**What is needed**.
Copy out the bike gear review below in full, word for word.

**Extract provided**.
= = = =

The Goods: Best New Trail Tested Bike Gear

Of all outdoors sports, bikes get my “coolest machine to look at” award.

I keep my downhill bike next to my desk chair — as a motivation refresher for whenever I’m getting bogged down. Glancing at the linkages, brakes, and drivetrain puts me in a better mood every time.

Here, Blue Ridge Outdoors takes a look at the best new trail-tested mountain bike gear for Spring 2014.

Giant Trance 27.5gear4

Walking out of Sycamore Cycles in Brevard, N.C., I couldn’t suppress my shit-eating grin. Clicking along next to me was a brand new Giant Trance 27.5 demo—a “freshie” as I’ve always called new toys. This would be my first time on a 27.5-inch wheeled bike, the trend that is currently sweeping the cycling industry.

Racing daylight, I put my gear on at the base of the Black Mountain Trail and hit it. The Trance’s setup seemed like a perfect trail bike for my gravity background: 140 mm of travel front and rear, short stem, slack head tube angle, and front and rear quick-release through-axles. My eyes told me it would be confidence-inspiring for the technical stuff, but underneath me the bike demonstrated that it was also capable of climbing like a demon. The Fox TALAS fork allows the option of lowering the front end for uphill efficiency. This, when combined with “climb” mode to tighten up both suspensions, seemed to compensate nicely for my weak quads. I love it when nice gear makes me feel like a better rider than I am!

= = = =

**Exercise data**.
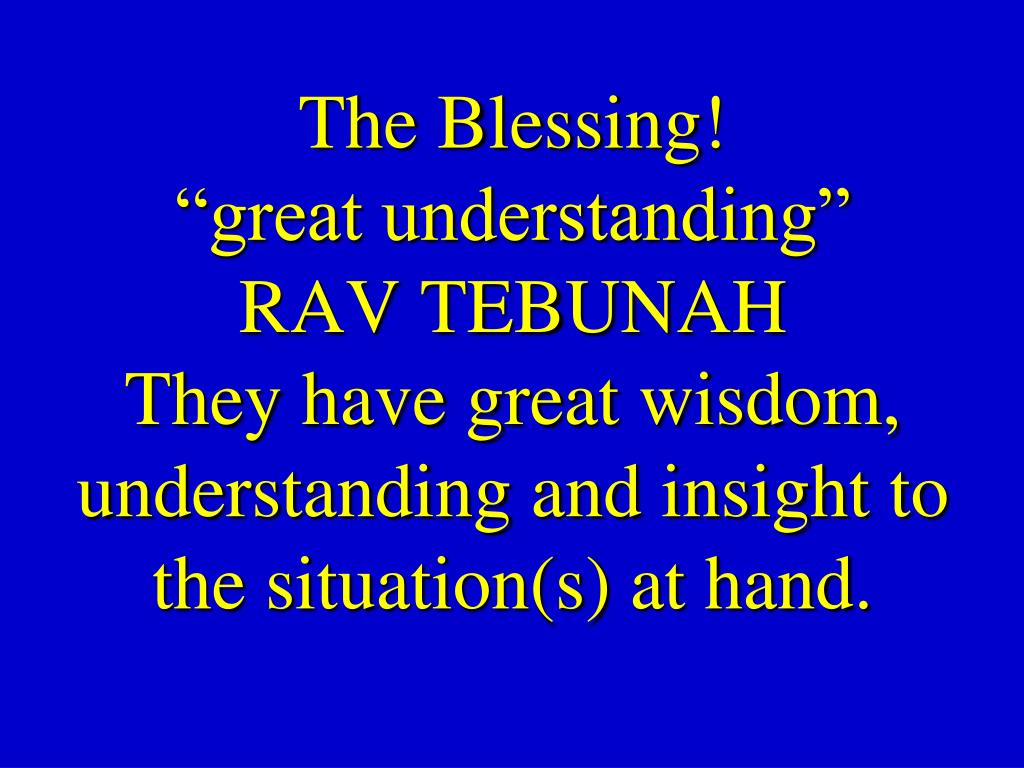 The Blessing!
“great understanding”
RAV TEBUNAH
They have great wisdom, understanding and insight to the situation(s) at hand.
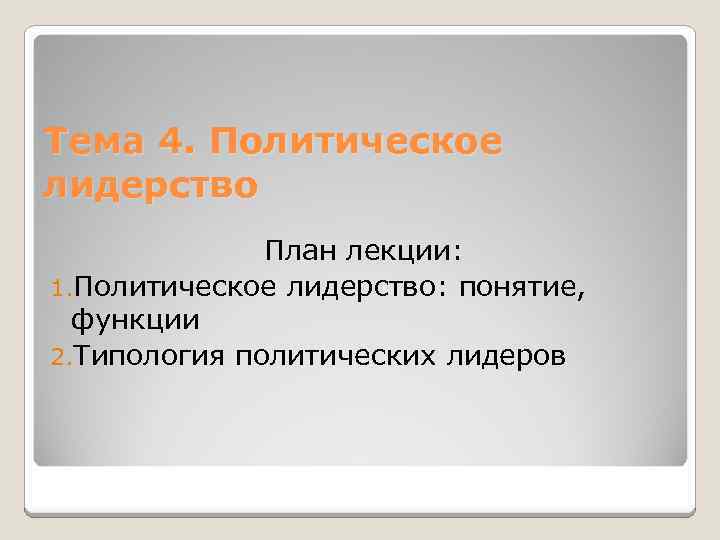 Тема 4. Политическое лидерство

План лекции:

1. Политическое лидерство: понятие, функции

2. Типология политических лидеров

= = = =

**Output of the task**.
The Goods: Best New Trail Tested Bike Gear

Of all outdoors sports, bikes get my “coolest machine to look at” award.

I keep my downhill bike next to my desk chair — as a motivation refresher for whenever I’m getting bogged down. Glancing at the linkages, brakes, and drivetrain puts me in a better mood every time.

Here, Blue Ridge Outdoors takes a look at the best new trail-tested mountain bike gear for Spring 2014.

Giant Trance 27.5gear4

Walking out of Sycamore Cycles in Brevard, N.C., I couldn’t suppress my shit-eating grin. Clicking along next to me was a brand new Giant Trance 27.5 demo—a “freshie” as I’ve always called new toys. This would be my first time on a 27.5-inch wheeled bike, the trend that is currently sweeping the cycling industry.

Racing daylight, I put my gear on at the base of the Black Mountain Trail and hit it. The Trance’s setup seemed like a perfect trail bike for my gravity background: 140 mm of travel front and rear, short stem, slack head tube angle, and front and rear quick-release through-axles. My eyes told me it would be confidence-inspiring for the technical stuff, but underneath me the bike demonstrated that it was also capable of climbing like a demon. The Fox TALAS fork allows the option of lowering the front end for uphill efficiency. This, when combined with “climb” mode to tighten up both suspensions, seemed to compensate nicely for my weak quads. I love it when nice gear makes me feel like a better rider than I am!